▶ _Testo selezionato_:
• • • • •
Il Corriere della Sera. Con «centomila nuovi contagi nelle ultime 24 ore» tra Ue e Regno Unito, così ha riferito ieri il ministro degli Esteri Luigi Di Maio, l’Europa è alle prese con una seconda ondata di coronavirus. A Est Repubblica Ceca e Polonia offrono gli scenari più allarmanti, a Ovest Francia, Paesi Bassi e Spagna registrano le curve d’infezione più ripide, e molti Paesi si preparano a nuove chiusure.
Non senza tensioni: nuove linee guida dell’Oms per i governi parlano di «Covid-19 fatigue», «stanchezza da Covid», ossia difficoltà da parte delle opinioni pubbliche ad accettare una seconda possibile ondata di restrizioni. Come in Spagna, dove è in corso una «guerra politica» tra le autorità locali di Madrid e il governo socialista che ha imposto un nuovo lockdown; o nei Paesi Bassi, dove il libertario premier Rutte si è trovato a rimproverare i cittadini, restii a infilare la mascherina.
• • • • •
▶ _Dati forniti_:
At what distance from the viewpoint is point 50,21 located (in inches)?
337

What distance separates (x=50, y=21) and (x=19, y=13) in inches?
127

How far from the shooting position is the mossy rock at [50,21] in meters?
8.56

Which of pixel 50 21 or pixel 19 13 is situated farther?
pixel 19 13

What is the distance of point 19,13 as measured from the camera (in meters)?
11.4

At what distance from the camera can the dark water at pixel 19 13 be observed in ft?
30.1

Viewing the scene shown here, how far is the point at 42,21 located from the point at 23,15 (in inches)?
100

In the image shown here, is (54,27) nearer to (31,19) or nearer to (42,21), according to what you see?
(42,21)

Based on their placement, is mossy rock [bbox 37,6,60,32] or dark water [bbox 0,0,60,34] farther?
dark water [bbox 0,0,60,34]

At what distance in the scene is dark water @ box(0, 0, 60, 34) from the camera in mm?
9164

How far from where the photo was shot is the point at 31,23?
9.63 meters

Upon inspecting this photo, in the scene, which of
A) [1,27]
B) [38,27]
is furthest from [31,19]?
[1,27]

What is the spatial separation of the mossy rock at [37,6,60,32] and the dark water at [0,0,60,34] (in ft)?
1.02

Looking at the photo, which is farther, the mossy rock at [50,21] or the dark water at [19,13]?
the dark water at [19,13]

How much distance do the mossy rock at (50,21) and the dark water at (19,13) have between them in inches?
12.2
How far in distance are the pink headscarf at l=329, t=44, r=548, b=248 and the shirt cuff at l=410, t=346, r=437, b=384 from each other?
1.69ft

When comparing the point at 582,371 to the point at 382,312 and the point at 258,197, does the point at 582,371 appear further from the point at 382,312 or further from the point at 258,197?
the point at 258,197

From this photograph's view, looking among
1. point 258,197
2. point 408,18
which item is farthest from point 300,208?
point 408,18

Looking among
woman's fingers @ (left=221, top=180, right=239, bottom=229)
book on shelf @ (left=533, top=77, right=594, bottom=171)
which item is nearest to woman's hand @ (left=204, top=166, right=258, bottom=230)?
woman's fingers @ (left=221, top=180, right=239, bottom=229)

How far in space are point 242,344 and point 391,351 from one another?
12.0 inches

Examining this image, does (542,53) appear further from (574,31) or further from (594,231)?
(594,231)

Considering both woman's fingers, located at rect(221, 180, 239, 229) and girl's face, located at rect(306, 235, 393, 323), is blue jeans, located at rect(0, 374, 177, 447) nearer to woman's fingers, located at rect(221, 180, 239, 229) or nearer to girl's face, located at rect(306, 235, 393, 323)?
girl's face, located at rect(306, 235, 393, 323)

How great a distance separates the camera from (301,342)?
• • • • •
▶ _Esercizi da svolgere_:
[A] Nel testo selezionato, quali Paesi dell'Ovest registrano le curve d'infezione più ripide?
[B] Trascrivi dal testo selezionato il passo che comincia con "Il Corriere della" e prosegue fino a "a nuove chiusure.".

▶ _Risposte agli esercizi_:
[A] Francia, Paesi Bassi e Spagna.

[B]
Il Corriere della Sera. Con «centomila nuovi contagi nelle ultime 24 ore» tra Ue e Regno Unito, così ha riferito ieri il ministro degli Esteri Luigi Di Maio, l’Europa è alle prese con una seconda ondata di coronavirus. A Est Repubblica Ceca e Polonia offrono gli scenari più allarmanti, a Ovest Francia, Paesi Bassi e Spagna registrano le curve d’infezione più ripide, e molti Paesi si preparano a nuove chiusure.